Edmund Engelman
Quick Facts
Biography
Edmund Engelman (1907-2000) was a jewish Austrian (Viennese), and later American, photographer and engineer who became famous for photographing the home and workplace of Sigmund Freud at Berggasse 19 in Vienna, shortly before the Freud family escaped Austria for England in 1938.
After emigrating to the USA in 1939, he established a career working on the development of photographic developing equipment. At this time he did not have his negatives and where uncertain about their whereabouts, but after World War II he was able to retrieve them from Freud's daughter Anna Freud. Engelmann took approximately 150 photos of the offices and some of the living quarters at Berggasse 19. Among other thing they portray Freud's massive collection of antiques, the famous couch where the patients reclined as well as a few photos of Freud himself. He could not use a flash because the apartment was said to be under surveillance by the Gestapo. In the postscript "A memoir" published in the book "Sigmund Freud. Berggasse 19, Vienna" (Brandstätter, 2016, 5th revised edition).

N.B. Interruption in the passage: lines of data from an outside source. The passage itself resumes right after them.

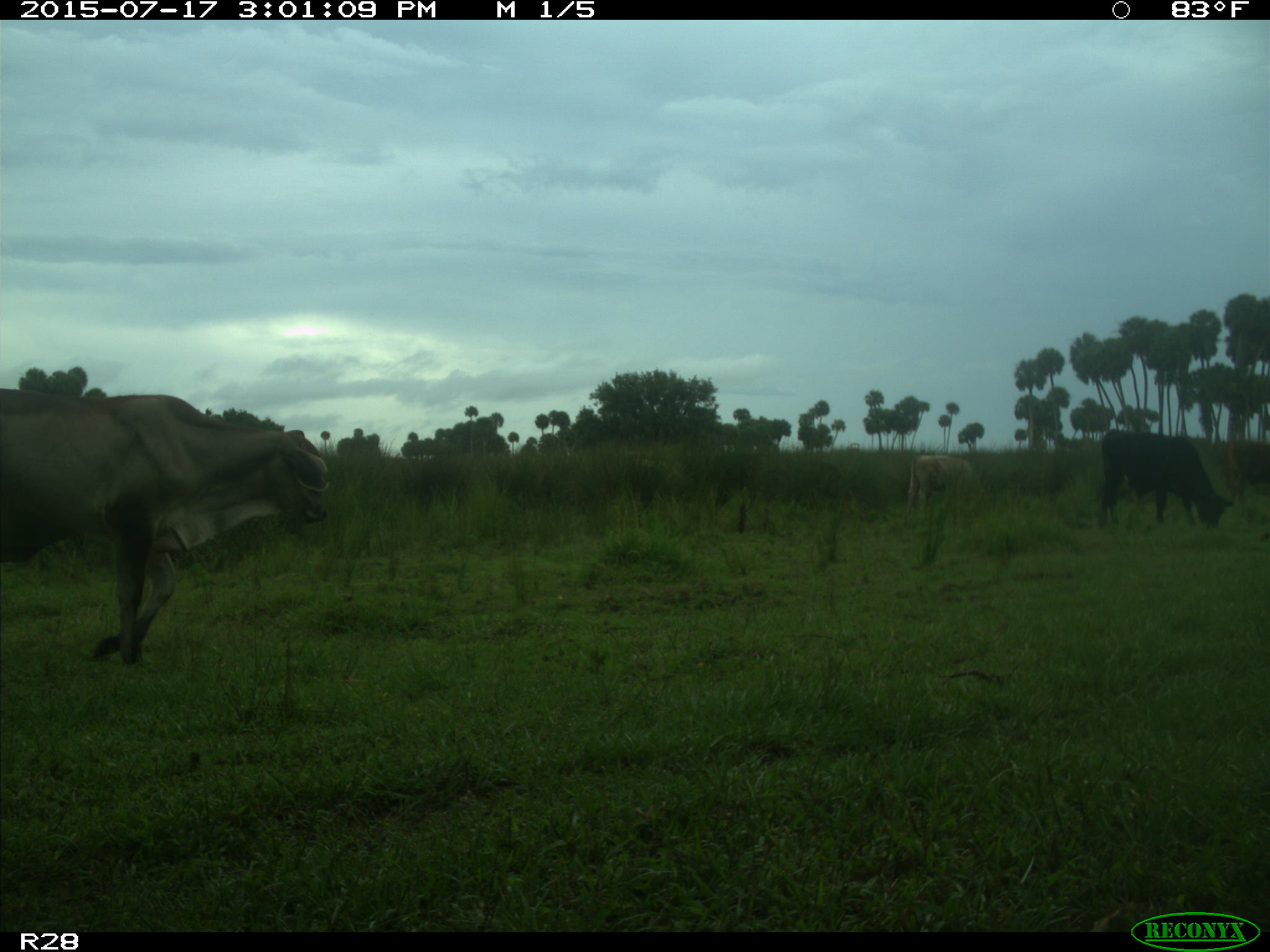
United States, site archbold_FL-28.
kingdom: Animalia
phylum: Chordata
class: Mammalia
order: Artiodactyla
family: Bovidae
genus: Bos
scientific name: Bos taurus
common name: domestic cow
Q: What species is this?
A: Bos taurus (domestic cow).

Engelmann himself writes about the event: "I remember that I was both excited and afraid as I walked trough the empty streets toward Berggasse 19 that wet May morning in 1938, I carried a little valise filled with my cameras, tripod, lenses, and film and it seemed to become heavier and heavier with every step. I was convinced that anyone who saw me would instantly know that I was on my way to the office of Dr. Sigmund Freud – on a mission that would hardly have pleased the Nazis."
He died in April 2000 at Lenox Hill Hospital in Manhattan.